What is Character Set in Text, sound and images?

Character Set: A collection of characters (letters, numbers, symbols) that a computer system recognises. Each character is assigned a unique numerical code.

What is ASCII (American Standard Code for Information Interchange) in Text, sound and images?

ASCII (American Standard Code for Information Interchange): A 7-bit character encoding standard representing 128 characters.

What is Unicode in Text, sound and images?

Unicode: A character encoding standard that supports a vast number of characters, including those from different languages worldwide.

What is Sample Rate in Text, sound and images?

Sample Rate: The number of audio samples taken per second, measured in Hertz (Hz).

What is Sample Resolution (Bit Depth) in Text, sound and images?

Sample Resolution (Bit Depth): The number of bits used to represent each audio sample, determining the accuracy of the sound's amplitude.

What is Pixel in Text, sound and images?

Pixel: The smallest unit of a digital image, containing colour information.

What is Resolution in Text, sound and images?

Resolution: The number of pixels in an image, usually expressed as width x height (e.g., 1920 x 1080).

What is Colour Depth in Text, sound and images?

Colour Depth: The number of bits used to represent the colour of a single pixel.

Text, sound and images Revision Notes | IGCSE Computer Science 0478

1. Overview

Data representation is fundamental to computer science because it explains how computers store and manipulate information. Understanding how text, sound, and images are converted into binary form allows us to appreciate the limitations and possibilities of digital technology and to make informed choices about file formats and compression techniques. This topic also lays the groundwork for understanding more advanced concepts such as data structures and algorithms.

Key Definitions

Character Set: A collection of characters (letters, numbers, symbols) that a computer system recognises. Each character is assigned a unique numerical code.
ASCII (American Standard Code for Information Interchange): A 7-bit character encoding standard representing 128 characters.
Unicode: A character encoding standard that supports a vast number of characters, including those from different languages worldwide.
Sample Rate: The number of audio samples taken per second, measured in Hertz (Hz).
Sample Resolution (Bit Depth): The number of bits used to represent each audio sample, determining the accuracy of the sound's amplitude.
Pixel: The smallest unit of a digital image, containing colour information.
Resolution: The number of pixels in an image, usually expressed as width x height (e.g., 1920 x 1080).
Colour Depth: The number of bits used to represent the colour of a single pixel.
Bitmap Image: An image represented as a grid of pixels, each containing colour data. Also known as raster images.
Vector Graphic: An image stored as mathematical descriptions of shapes (lines, curves, polygons).

Core Content

Text Representation

Computers represent text using character sets, which assign a numerical code to each character.
ASCII:
- Uses 7 bits to represent 128 characters (0-127).
- Includes uppercase and lowercase letters (A-Z, a-z), digits (0-9), punctuation marks, and control characters (e.g., line feed, carriage return).
- Limited to representing English characters and basic symbols.
- Extended ASCII uses 8 bits, allowing for 256 characters, but isn't a universal standard.

▶ [Data lines]
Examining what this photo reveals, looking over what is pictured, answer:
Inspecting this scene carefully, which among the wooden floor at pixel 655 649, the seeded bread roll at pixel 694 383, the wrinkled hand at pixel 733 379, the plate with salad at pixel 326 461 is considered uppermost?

▶ [What you will do]
A - From the revision notes, print the text between "Bitmap Image: An" and "(lines, curves, polygons).", inclusive.
B - List every kind of character that the revision notes say ASCII includes.
C - In the revision notes, what unit is sample rate measured in?

▶ [Worked answers]
A -
Bitmap Image: An image represented as a grid of pixels, each containing colour data. Also known as raster images.
Vector Graphic: An image stored as mathematical descriptions of shapes (lines, curves, polygons).

B -
- Uppercase and lowercase letters (A-Z, a-z)
- Digits (0-9)
- Punctuation marks
- Control characters (e.g., line feed, carriage return)

C - Hertz (Hz).